Abstract Flexible operations comprising rapid startup, shut-down, and high ramp rates are critical in a power system with accelerated renewable penetration. However, it amplifies thermal stresses and impacts plant cyclic life. Novel optimization tools and real-time decision-making processes for fast start-stop cycles are required to minimize these stresses. These tools need validation through hybrid numerical analysis and physical measurements of solid and complex fluid cavity fields. These computationally complex fluid-solid interactions, which affect thermal fields, stresses, and clearances, are neglected as a research field. In addition, the complex designs of turbine cavities make physical validation measurements of new models difficult. This paper presents a novel turbine casing design facility and dataset as a unique multidomain thermal and flow field validation platform. The Oxford Turbine Casing Rig (OTCR) facility is a realistic turbine casing geometry that accurately measures solid, fluid main flow, and complex cavity fields. It performs steady-state and transient regimes. OTCR is modular and retrofittable for bladed path and gland seals. The internal cavity's dimensionless Grashof and Richardson numbers are comparable to real turbines.
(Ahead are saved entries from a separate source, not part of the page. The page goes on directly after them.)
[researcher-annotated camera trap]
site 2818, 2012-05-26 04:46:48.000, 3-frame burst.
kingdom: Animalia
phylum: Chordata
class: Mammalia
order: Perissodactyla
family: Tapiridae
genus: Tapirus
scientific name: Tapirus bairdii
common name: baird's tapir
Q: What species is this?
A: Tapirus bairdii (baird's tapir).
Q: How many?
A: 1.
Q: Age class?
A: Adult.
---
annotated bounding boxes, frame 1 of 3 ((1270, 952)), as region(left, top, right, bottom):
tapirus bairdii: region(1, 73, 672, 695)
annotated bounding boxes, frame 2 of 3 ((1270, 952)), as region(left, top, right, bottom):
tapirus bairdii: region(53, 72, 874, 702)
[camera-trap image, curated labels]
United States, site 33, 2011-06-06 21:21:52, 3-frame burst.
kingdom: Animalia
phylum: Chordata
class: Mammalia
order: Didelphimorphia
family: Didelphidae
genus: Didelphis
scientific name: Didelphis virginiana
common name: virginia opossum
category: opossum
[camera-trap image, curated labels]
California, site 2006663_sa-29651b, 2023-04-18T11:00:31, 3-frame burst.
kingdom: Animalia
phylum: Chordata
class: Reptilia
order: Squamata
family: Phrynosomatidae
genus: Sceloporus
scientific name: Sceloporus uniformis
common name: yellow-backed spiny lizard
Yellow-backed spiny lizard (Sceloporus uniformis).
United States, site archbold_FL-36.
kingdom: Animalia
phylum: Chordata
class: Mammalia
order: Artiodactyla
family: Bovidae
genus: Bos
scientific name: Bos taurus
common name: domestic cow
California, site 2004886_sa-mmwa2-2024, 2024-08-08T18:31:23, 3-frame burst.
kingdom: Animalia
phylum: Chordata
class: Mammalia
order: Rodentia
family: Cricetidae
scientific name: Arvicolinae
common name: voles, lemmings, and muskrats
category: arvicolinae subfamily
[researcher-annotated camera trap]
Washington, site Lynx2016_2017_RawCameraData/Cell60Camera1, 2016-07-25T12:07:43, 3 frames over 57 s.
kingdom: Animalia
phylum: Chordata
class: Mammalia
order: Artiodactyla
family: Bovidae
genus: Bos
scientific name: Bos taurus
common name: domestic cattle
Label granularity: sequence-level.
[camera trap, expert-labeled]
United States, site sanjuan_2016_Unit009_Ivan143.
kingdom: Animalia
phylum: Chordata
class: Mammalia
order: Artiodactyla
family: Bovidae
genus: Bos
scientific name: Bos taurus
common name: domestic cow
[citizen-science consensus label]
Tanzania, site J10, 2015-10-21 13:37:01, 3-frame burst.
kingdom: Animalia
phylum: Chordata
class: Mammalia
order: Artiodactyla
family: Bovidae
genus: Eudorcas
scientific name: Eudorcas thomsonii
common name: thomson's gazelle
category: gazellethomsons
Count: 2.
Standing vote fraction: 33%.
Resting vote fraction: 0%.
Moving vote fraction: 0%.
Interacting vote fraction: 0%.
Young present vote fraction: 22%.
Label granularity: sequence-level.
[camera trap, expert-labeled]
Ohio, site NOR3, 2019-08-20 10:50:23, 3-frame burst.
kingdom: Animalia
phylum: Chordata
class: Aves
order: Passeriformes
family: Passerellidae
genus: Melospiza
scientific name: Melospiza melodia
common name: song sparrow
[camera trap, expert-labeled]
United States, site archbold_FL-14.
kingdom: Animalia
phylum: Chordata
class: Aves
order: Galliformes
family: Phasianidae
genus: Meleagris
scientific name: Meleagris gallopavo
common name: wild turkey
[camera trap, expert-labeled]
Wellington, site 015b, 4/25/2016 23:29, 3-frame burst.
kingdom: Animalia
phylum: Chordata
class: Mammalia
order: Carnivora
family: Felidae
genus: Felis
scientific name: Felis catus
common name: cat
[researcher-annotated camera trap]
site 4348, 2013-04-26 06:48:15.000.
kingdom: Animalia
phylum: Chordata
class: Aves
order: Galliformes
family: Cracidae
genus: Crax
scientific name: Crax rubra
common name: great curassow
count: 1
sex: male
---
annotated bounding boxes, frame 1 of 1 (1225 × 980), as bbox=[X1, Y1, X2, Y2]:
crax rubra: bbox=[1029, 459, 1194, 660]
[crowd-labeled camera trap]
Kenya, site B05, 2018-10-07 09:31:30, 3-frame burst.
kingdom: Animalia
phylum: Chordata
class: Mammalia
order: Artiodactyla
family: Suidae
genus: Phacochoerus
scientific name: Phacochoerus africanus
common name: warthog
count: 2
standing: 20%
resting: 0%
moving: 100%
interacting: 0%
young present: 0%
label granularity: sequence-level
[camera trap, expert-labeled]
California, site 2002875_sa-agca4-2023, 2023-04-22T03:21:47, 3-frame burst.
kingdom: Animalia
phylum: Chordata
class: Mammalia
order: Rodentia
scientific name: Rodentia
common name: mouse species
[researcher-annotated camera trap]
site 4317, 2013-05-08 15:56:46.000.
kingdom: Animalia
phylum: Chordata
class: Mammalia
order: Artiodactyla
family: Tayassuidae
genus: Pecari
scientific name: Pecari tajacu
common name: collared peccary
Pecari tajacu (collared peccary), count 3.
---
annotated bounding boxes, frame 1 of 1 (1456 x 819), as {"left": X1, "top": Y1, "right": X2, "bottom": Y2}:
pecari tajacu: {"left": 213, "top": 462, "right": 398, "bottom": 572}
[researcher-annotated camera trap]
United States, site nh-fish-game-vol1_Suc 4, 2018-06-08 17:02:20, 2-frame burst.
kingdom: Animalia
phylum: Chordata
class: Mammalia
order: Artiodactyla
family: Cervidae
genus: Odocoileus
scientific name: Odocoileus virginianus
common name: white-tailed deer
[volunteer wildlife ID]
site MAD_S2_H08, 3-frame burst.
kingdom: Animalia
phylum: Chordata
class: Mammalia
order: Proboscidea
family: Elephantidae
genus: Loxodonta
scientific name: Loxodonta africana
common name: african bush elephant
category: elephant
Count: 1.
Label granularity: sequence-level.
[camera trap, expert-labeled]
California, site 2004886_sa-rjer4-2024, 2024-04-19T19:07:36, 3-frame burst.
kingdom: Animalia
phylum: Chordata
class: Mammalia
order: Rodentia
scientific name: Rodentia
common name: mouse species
Steady and unsteady Reynolds-average Navier–Stokes conjugate heat transfer simulations are performed to predict the OTCR's complex fields. Accurate hybrid measurements and calculations underscore its ability to validate new turbine models. OTCR's design geometry and data are offered as a validation platform to the community, accelerating research and understanding of complex fluid-solid interactions and enabling operational flexibility.